The Eagles' amazing 2014 special-teams performance is something the Cards didn't have to take into account last year.

And they're still running that "great college offense."

Kendricks ready?

Inside linebacker Mychal Kendricks has been sidelined since suffering a calf strain Week 2 at Indianapolis, but Kendricks posted on his website yesterday that he will practice this week. Kendricks did not give details, or assert that he definitely will play in Arizona, but if practice goes well, that would seem likely.
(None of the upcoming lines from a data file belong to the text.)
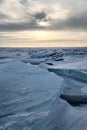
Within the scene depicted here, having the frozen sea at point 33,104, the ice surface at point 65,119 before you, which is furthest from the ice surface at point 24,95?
the ice surface at point 65,119

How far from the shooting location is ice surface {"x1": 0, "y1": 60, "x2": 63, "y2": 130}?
8.74 feet

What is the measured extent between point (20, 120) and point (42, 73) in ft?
7.17

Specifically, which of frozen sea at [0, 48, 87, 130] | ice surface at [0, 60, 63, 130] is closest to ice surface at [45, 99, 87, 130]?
frozen sea at [0, 48, 87, 130]

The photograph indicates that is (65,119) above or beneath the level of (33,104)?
beneath

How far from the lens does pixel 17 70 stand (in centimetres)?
475

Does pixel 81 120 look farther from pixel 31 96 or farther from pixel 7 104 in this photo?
pixel 7 104

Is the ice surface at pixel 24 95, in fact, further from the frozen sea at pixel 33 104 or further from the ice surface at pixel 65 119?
the ice surface at pixel 65 119

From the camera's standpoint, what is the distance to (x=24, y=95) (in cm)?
345

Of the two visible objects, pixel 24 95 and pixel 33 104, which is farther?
pixel 24 95

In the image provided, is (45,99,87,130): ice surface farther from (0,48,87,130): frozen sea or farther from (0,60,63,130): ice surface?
(0,60,63,130): ice surface

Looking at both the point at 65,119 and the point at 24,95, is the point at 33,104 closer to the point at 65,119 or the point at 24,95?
the point at 24,95

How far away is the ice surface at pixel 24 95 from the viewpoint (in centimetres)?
266

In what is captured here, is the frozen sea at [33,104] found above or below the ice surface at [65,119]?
above

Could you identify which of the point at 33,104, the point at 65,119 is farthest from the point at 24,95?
the point at 65,119
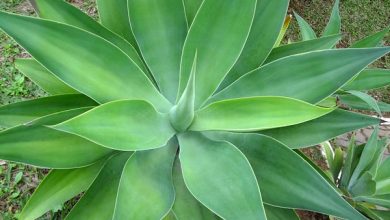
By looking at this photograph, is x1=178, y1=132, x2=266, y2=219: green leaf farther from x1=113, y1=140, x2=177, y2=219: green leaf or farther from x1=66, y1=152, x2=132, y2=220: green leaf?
x1=66, y1=152, x2=132, y2=220: green leaf

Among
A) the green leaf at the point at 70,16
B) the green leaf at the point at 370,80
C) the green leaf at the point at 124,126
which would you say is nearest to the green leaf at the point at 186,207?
the green leaf at the point at 124,126

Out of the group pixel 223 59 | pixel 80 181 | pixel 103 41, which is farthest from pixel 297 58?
pixel 80 181

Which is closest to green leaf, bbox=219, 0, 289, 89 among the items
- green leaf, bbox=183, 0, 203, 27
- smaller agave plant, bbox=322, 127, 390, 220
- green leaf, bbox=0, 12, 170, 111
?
green leaf, bbox=183, 0, 203, 27

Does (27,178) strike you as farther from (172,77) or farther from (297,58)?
(297,58)

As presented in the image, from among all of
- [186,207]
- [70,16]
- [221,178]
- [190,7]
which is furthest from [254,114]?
[70,16]

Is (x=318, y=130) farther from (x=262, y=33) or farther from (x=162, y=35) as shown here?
(x=162, y=35)

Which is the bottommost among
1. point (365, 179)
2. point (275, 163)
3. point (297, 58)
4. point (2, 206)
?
point (2, 206)
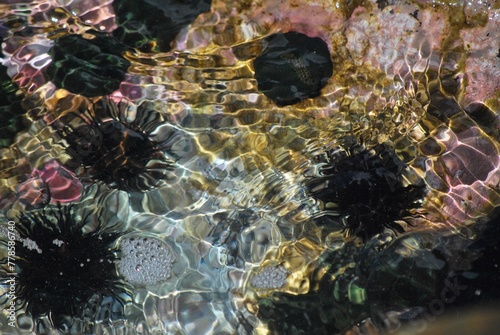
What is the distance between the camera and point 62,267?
11.1ft

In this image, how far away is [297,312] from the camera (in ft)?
12.2

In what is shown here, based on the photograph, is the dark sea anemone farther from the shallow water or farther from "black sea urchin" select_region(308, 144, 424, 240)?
"black sea urchin" select_region(308, 144, 424, 240)

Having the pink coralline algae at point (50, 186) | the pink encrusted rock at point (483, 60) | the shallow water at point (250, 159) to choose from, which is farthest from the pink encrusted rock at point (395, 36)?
the pink coralline algae at point (50, 186)

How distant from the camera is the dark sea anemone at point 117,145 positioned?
3.70m

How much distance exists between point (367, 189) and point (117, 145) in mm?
1852

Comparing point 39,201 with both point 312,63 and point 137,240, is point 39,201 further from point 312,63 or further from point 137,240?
point 312,63

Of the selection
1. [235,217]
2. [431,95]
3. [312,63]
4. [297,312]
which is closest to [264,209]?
[235,217]

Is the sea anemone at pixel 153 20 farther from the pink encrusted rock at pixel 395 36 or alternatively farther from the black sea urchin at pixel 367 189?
the black sea urchin at pixel 367 189

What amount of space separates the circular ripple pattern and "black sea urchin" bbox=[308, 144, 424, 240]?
0.56 m

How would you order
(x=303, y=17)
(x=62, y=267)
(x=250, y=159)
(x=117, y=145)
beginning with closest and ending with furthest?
1. (x=62, y=267)
2. (x=117, y=145)
3. (x=303, y=17)
4. (x=250, y=159)

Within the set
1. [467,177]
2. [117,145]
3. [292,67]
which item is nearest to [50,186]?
[117,145]

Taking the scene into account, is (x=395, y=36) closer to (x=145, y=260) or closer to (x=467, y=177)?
(x=467, y=177)

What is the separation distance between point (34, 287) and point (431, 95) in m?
3.31

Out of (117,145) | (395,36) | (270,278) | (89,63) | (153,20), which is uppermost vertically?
(395,36)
He talked mostly about the frustrations of being unable to help the team. He said he finally accepted that he couldn't play for a while, and "acceptance gave me a chance to look at the game as a coach. So I began observing more intently and taking advantage of seeing the game from this perspective."

Birdseed

Watching the full NBC "Turning Point" video with Chip Kelly and Nick Foles wearing microphones during the Giants game, it was interesting to hear Kelly saying, "We gotta get points here," late in the second quarter, just before Foles threw his first interception of the day. But the highlight, of course, was Foles' angry response to Markus Kuhn bending Darren Sproles backwards, causing his MCL sprain, at the end of a play, with Sproles already stopped. Foles not only gave the nearest official an earful, he stepped right up to Kuhn. "What the hell? Get off him! You can't bend the guy backwards" . . . Fox has protected both the Eagles' Nov. 16 game at Green Bay and their Dec. 7 home date with Seattle, meaning those games cannot be flexed.